Only one portion of the data is to be written out: from the line bearing "class: Mammalia" through the line bearing "category: unidentified deer". Write it exactly as it appears.

• THE DATA:
________________________

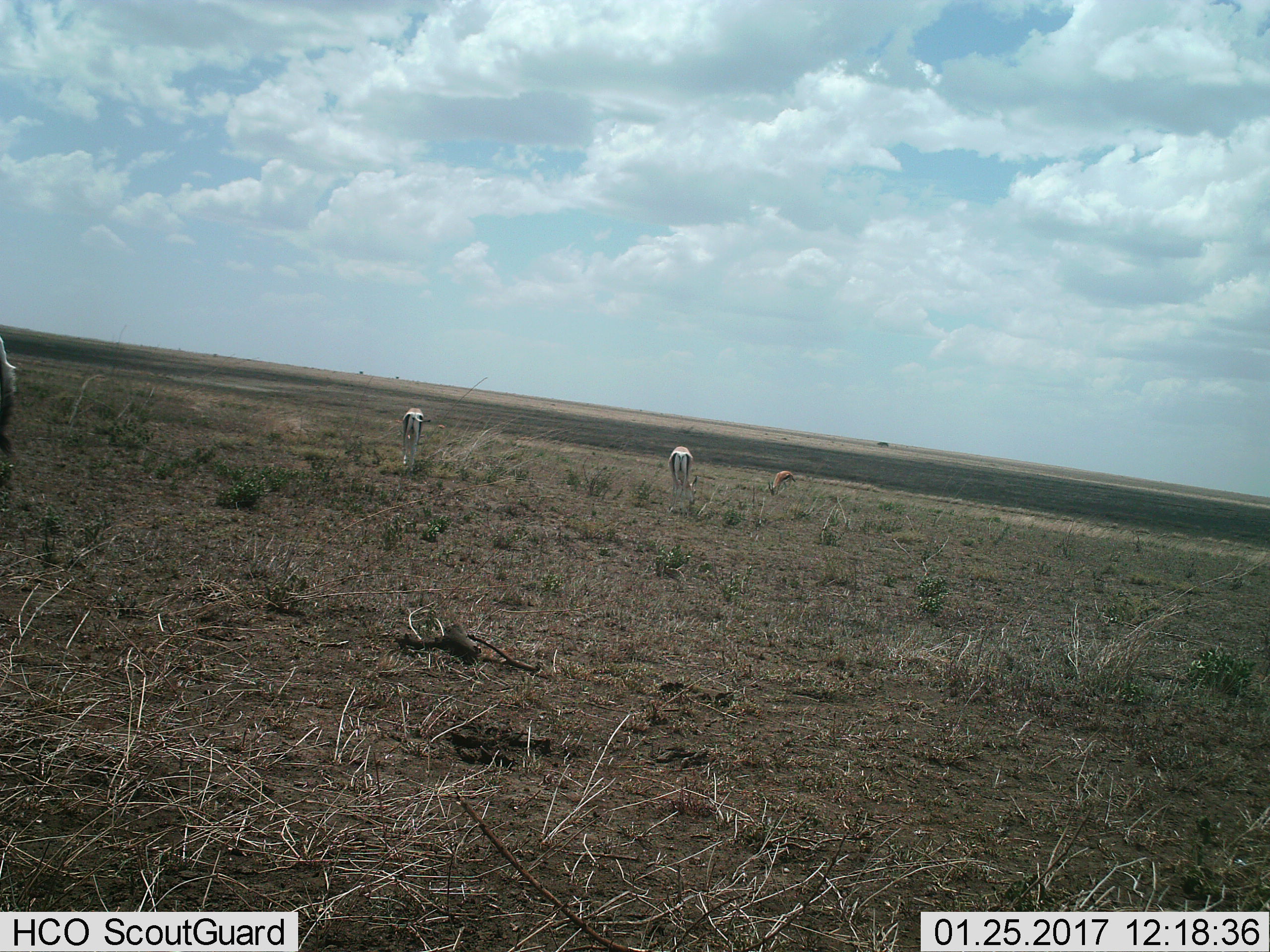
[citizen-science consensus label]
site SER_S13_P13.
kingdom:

________________________

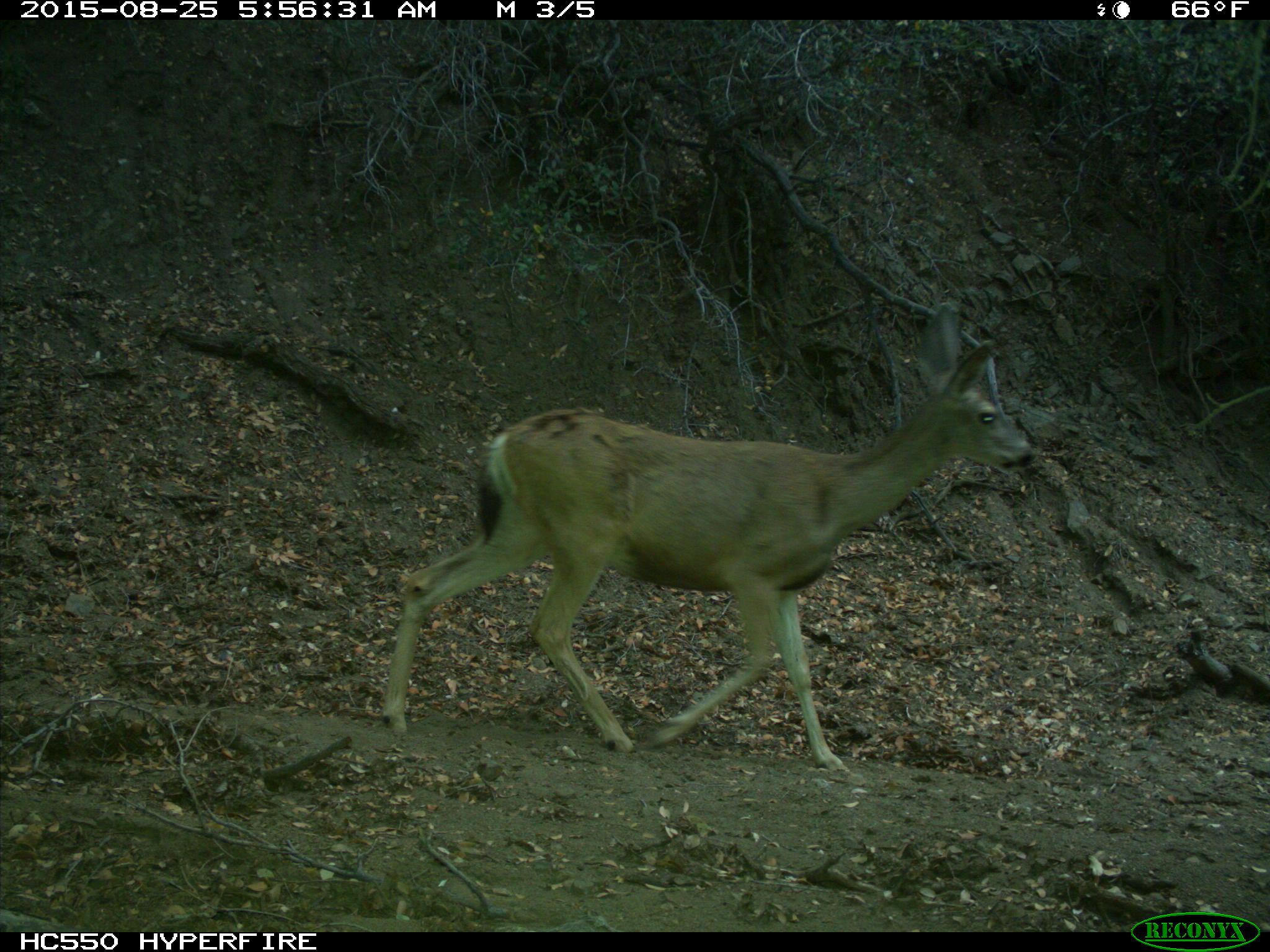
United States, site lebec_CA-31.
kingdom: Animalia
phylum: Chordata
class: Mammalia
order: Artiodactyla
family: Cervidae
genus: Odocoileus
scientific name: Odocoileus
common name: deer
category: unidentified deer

________________________

• SOLUTION FOR THIS TASK:
class: Mammalia
order: Artiodactyla
family: Cervidae
genus: Odocoileus
scientific name: Odocoileus
common name: deer
category: unidentified deer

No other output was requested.